Rivadavia fue uno de los departamentos que más sufrió cuando el clima se descontroló a fines de enero. Las precipitaciones no dieron tregua y causaron anegamientos que complicaron la vida de cientos, sobre todo en el barrio La Bebida. Las casas no aguantaron y hubo que evacuar a decenas de familias, algo que desde el municipio calificaron como una situación pocas veces vista.
La directora de Acción Social, Natacha Torres, sacó cuentas y no se anduvo con vueltas: "Rivadavia atravesó un momento muy difícil". Contó que la lluvia empezó el 23 de enero y aceleró todo para peor, transformando la jornada en un verdadero desafío para quienes salieron a enfrentar el agua con lo puesto. "La situación se puso complicada y desde la municipalidad actuamos de manera inmediata, acompañando a las familias que estaban en una situación crítica", explicó.
El foco de la tormenta fue la inundación que dejó las calles bajo agua, especialmente en La Bebida, donde hubo más damnificados que en el resto del departamento. Esa misma noche, en un operativo que fue puro trabajo comunitario, evacuaron mujeres, gurises, embarazadas y un abuelo, sin dejar a nadie afuera.
En total, más de 1.200 personas recibieron asistencia por parte del municipio, siendo trasladadas al RIM 22, que se transformó en un refugio temporal y en el hombro amigo que tanta falta hacía en esos días de desvelo. Torres resaltó el esfuerzo conjunto con el Ministerio de Familia y Desarrollo Humano, que facilitó la coordinación y el acompañamiento a los que eligieron quedarse en sus hogares.
"Pudimos trabajar en conjunto y seguimos asistiendo; no hemos parado hasta que los vecinos puedan volver a sus viviendas", afirmó con toda la garra. Aclaró además que esta inundación fue algo novedoso para ella: "Es la primera vez, en mi función, que tenemos un tipo de inundación así".

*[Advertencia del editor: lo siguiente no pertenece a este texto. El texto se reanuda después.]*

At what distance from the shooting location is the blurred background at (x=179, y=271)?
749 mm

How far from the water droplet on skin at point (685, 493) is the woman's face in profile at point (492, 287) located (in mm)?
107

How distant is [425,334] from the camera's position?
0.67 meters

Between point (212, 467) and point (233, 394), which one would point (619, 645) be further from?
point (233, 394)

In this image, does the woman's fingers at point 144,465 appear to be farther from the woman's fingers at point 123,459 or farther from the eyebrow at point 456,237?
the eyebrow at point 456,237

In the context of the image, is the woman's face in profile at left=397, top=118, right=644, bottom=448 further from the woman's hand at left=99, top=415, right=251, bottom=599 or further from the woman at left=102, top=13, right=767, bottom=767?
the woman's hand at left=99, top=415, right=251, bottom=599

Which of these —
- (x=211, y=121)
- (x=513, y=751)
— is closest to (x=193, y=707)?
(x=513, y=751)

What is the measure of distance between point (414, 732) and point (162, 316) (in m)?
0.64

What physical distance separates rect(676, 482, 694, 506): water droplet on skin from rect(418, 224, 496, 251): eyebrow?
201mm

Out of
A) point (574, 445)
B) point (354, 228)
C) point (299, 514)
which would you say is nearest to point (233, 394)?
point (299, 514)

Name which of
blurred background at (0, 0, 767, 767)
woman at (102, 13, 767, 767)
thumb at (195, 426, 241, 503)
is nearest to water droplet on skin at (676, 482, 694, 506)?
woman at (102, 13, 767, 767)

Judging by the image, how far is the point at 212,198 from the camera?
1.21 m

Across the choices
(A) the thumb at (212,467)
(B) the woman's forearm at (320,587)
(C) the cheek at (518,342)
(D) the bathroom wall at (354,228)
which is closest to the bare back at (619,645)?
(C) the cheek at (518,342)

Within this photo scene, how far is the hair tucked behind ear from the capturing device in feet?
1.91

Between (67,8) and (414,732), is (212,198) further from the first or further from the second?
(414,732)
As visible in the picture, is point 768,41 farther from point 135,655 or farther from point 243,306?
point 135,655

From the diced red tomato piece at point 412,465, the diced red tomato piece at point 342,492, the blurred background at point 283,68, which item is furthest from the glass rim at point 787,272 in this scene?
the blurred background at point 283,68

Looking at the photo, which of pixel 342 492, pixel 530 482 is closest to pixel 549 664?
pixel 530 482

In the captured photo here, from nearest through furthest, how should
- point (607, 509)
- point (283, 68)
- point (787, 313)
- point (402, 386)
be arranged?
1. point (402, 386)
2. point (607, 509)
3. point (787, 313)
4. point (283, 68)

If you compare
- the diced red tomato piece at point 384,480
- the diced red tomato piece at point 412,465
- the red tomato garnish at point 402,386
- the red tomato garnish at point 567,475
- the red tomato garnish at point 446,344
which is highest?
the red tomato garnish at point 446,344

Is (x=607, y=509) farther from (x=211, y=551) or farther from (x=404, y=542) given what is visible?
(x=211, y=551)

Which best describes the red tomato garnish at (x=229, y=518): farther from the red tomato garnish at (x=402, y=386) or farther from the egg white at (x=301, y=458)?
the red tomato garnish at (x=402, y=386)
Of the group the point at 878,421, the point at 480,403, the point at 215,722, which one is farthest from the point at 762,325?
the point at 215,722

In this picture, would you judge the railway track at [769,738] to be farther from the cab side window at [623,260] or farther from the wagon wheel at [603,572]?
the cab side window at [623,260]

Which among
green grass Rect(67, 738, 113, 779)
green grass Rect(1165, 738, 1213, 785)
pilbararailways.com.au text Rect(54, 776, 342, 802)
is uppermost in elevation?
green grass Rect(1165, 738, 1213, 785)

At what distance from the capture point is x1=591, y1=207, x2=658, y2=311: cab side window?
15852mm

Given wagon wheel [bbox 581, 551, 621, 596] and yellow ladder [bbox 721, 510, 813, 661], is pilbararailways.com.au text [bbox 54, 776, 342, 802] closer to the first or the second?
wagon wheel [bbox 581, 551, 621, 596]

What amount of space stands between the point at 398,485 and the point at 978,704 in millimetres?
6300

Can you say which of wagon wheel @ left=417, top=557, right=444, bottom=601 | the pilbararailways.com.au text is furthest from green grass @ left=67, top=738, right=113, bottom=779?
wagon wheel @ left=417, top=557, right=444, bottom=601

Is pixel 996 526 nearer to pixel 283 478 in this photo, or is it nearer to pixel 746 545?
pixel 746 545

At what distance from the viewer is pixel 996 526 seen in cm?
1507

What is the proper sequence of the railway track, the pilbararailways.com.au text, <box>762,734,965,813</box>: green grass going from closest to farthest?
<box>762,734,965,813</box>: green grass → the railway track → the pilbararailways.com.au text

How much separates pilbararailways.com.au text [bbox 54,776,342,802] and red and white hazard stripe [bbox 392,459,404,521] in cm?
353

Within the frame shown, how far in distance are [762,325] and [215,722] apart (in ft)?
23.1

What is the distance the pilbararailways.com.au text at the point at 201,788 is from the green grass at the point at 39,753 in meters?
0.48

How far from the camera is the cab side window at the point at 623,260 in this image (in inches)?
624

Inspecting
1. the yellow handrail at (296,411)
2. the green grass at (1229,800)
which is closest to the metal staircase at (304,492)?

Los evacuados estuvieron entre dos y tres días fuera de casa, aunque algunos duraron más por los daños, principalmente en los techos, que complicaron su vuelta. Por eso, desde el municipio avisaron que quienes necesiten arreglar sus casas deben pasar por la comuna para pedir una mano.
Ahora, el equipo de Acción Social espera en el barrio y responde al llamado de los vecinos. "Visitamos el lugar cuando el vecino lo solicita, hacemos la asistencia y de forma inmediata se le brinda el material necesario para la casa, en caso de que lo necesiten", cerró Torres, mostrando que la ayuda sigue firme y cercana, como un abrazo en medio del temporal.